#### 给定文本

如果省略source,则将存储整个工具结果

from haystack.components.agents import Agent
from haystack.components.generators.chat import OpenAIChatGenerator
from haystack.dataclasses import ChatMessage
from haystack.tools import Tool

def get_user_info() -> dict:
    """Get user information."""
    return {"name": "Alice", "email": "[email protected]", "role": "admin"}

# Tool that stores entire result
info_tool = Tool(
    name="get_info",
    description="Get user information",
    parameters={"type": "object", "properties": {}},
    function=get_user_info,
    outputs_to_state={
        "user_info": {}  # Stores entire result dict in state's "user_info"
    }
)

# Create agent with matching state schema
agent = Agent(
    chat_generator=OpenAIChatGenerator(),
    tools=[info_tool],
    state_schema={
        "user_info": {"type": dict}  # Schema must match the tool's output type
    }
)

# Run the agent
result = agent.run(
    messages=[ChatMessage.from_user("Get the user information")]
)

# Access the complete result from state
user_info = result["user_info"]
print(user_info)  # Output: {"name": "Alice", "email": "[email protected]", "role": "admin"}
print(user_info["name"])   # Output: "Alice"
print(user_info["email"])  # Output: "[email protected]"

合并输入和输出

工具可以同时从 State 读取和写入 State,从而实现工具链

from haystack.components.agents import Agent
from haystack.components.generators.chat import OpenAIChatGenerator
from haystack.dataclasses import ChatMessage
from haystack.tools import Tool

def process_documents(documents: list, max_results: int) -> dict:
    """Process documents and return filtered results."""
    processed = documents[:max_results]
    return {
        "processed_docs": processed,
        "processed_count": len(processed)

########
#### 所给资料

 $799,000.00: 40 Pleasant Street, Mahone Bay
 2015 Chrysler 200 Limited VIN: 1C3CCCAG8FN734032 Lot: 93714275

########

§ 问题:
A - 根据关于 Haystack 智能体工具状态的文本,回答以下问题:
(i) 如果省略 source,会存储什么?
(ii) 在第一个示例中,get_info 工具的结果被存入 state 的哪个键?
(iii) 工具同时从 State 读取和写入 State,可以实现什么?
B - 请从关于 Haystack 智能体工具状态的文本停下的地方接着写下去。

§ 参考答案:
A -
(i) 整个工具结果。
(ii) "user_info"。
(iii) 工具链。

B -
    }

processing_tool = Tool(
    name="process",
    description="Process retrieved documents",
    parameters={
        "type": "object",
        "properties": {"max_results": {"type": "integer"}},
        "required": ["max_results"]
    },
    function=process_documents,
    inputs_from_state={"documents": "documents"},  # Reads documents from state
    outputs_to_state={
        "final_docs": {"source": "processed_docs"},
        "final_count": {"source": "processed_count"}
    }
)

agent = Agent(
    chat_generator=OpenAIChatGenerator(),
    tools=[retrieval_tool, processing_tool],  # Chain tools using state
    state_schema={
        "documents": {"type": list},
        "final_docs": {"type": list},
        "final_count": {"type": int}
    }
)

# Run the agent - tools will chain through state
result = agent.run(
    messages=[ChatMessage.from_user("Find and process 3 documents about Python")]
)

# Access the final processed results
final_docs = result["final_docs"]
final_count = result["final_count"]
print(f"Processed {final_count} documents")
print(final_docs)

完整示例

此示例展示了一个多工具代理工作流程,其中工具通过 State 共享数据

import math
from haystack.components.agents import Agent
from haystack.components.generators.chat import OpenAIChatGenerator
from haystack.dataclasses import ChatMessage
from haystack.tools import Tool

# Tool 1: Calculate factorial
def factorial(n: int) -> dict:
    """Calculate the factorial of a number."""
    result = math.factorial(n)
    return {"result": result}

factorial_tool = Tool(
    name="factorial",
    description="Calculate the factorial of a number",
    parameters={
        "type": "object",
        "properties": {"n": {"type": "integer"}},
        "required": ["n"]
    },
    function=factorial,
    outputs_to_state={"factorial_result": {"source": "result"}}
)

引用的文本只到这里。